Wednesday, June 13, 2012

990. El laberinto del fauno/Pan's Labyrinth (2006)

Running Time: 112 minutes
Directed By: Guillermo del Toro
Written By: Guillermo del Toro
Main Cast: Ivana Baquero, Sergi Lopez, Maribel Verdu, Doug Jones, Ariadna Gil
Click here to view the trailer


It's as if writer/director Guillermo del Toro wrote a script that would intentionally turn me off. Part war movie, part fantasy, "Pan's Labyrinth" is a part of two genres that I dislike when it comes to movies and one movie that I really didn't gel with. 

The film centers around 10-year-old Ofelia (Baquero), a little girl with an active imagination and a penchant for reading fairy tales. When the film opens, we hear of a story (presumably a story Ofelia has read) of a Princess who escaped the underworld to live on Earth. However, when she got to the surface of the Earth, she was blinded by the sun and eventually dies. We then cut to Spain, circa 1944, just after the Spanish Civil War and the residence of Captain Vidal (Lopez). Ofelia and her mother, Carmen (Gil), who has been recently married to Captain Vidal, are traveling to his base to make their new home. Captain Vidal is a vicious man, one who stabs a farmer multiple times in the face, just because he suspects him of being an anti-fascist rebel. Captain Vidal's sole purpose for marrying Carmen is so that he could have a child with her, a son that will bear his name and his father's before him. Captain Vidal has no interest in entertaining Ofelia and really wants nothing to do with her. The film really gets underway when a fairy visits Ofelia one evening and brings her to a labyrinth, just outside of Vidal's residence. At the labyrinth, Ofelia meets a faun (Jones), who tells her that she is the Princess who escaped the underworld and that she must complete three tasks before the next full moon, to ensure that her essence is intact and then she can return to her true home. Ofelia is excited to take on the mission, which involves slaying a giant frog and dealing with a child eating monster.
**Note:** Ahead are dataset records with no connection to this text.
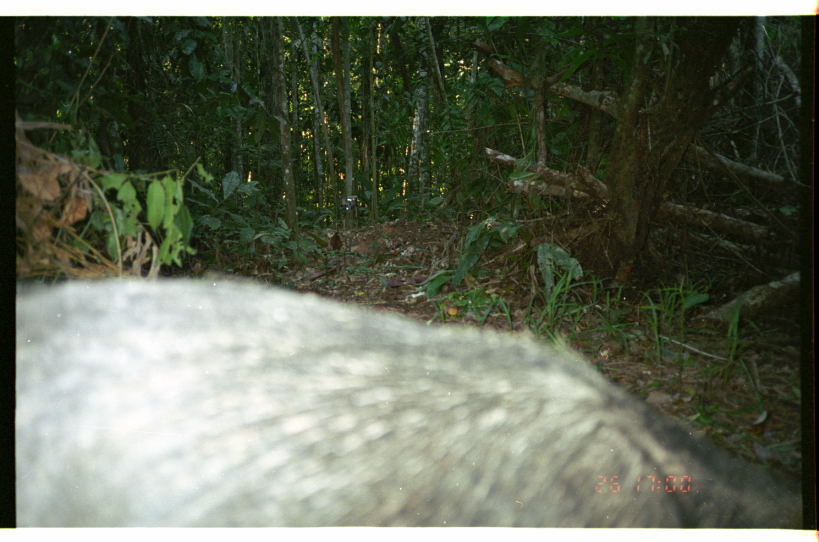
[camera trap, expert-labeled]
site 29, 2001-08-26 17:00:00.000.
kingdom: Animalia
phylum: Chordata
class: Mammalia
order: Artiodactyla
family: Tayassuidae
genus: Tayassu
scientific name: Tayassu pecari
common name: white-lipped peccary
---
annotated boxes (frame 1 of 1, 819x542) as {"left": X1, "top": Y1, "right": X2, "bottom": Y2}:
tayassu pecari: {"left": 15, "top": 271, "right": 804, "bottom": 525}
Honestly, this could probably use a re-watch, because it wasn't until the very end of the film that I realized something that seemed to be a running theme throughout the entire picture. I'm not sure if this is a widely known theory or not, but was the story of Ofelia supposed to be reminiscent to the Bible? I didn't really notice until the very end, when Ofelia dies, sacrificing her own pure blood, instead of that of her baby brother's. As she lie bleeding and drifting into her final sleep, we see a scene where Ofelia is welcomed back into her kingdom, her mother and father there and a kingly man, sitting upon a giant throne, who seems to represent God. I realize that the entire film (the fantasy part anyway) is just a figment of Ofelia's imagination, but could it be that when she died, she went to heaven and God played along with her imagination, allowing her to believe that everything had been real and that she really was a Princess? When I put it like that, it's actually a very beautiful ending. There are other similarities between "Pan's Labyrinth" and Jesus Christ/Bible stories. Ofelia is forced to battle evil in the form of "The Pale Man", when meeting him, she is tempted by fruit and succumbs to it's temptation. She is given the power to heal, when given the mandrake root, which she places under her mother's bed. There's probably a whole slew of similarities, but these are the ones that popped out. I really wasn't looking for them, so I may not have noticed all of them. Or maybe I'm just grasping at straws, who knows.

On the other hand, "Pan's Labyrinth" bored me to tears, in most parts. THE BOOK cites and I quote, "...the film remains somewhat unsatisfactory as the allegorical elements of the story fail to fully gel the reality and fantasy elements, with the result that "Pan's Labyrinth" remains two outstanding halves rather than one spectacular whole." I wholeheartedly agree and instead of dismissing this fact and STILL categorizing the film as a "must see", I'm going to point that out as a major fault and be done with it. Also, like I said, it's also trying to gel together two very different worlds. A very violent world, where Captain Vidal is the main character and Ofelia's world where she's the main character. It doesn't gel right and I'm left wondering who this film was aimed toward. I'm shocked that this film has gotten the acclaim that it has, because I just don't see the appeal and couldn't get lost in it. Call me a sucker, who has lost his ability to imagine (and I had an imaginary friend when I was little too!), but I just couldn't buy into all the fantasy crap.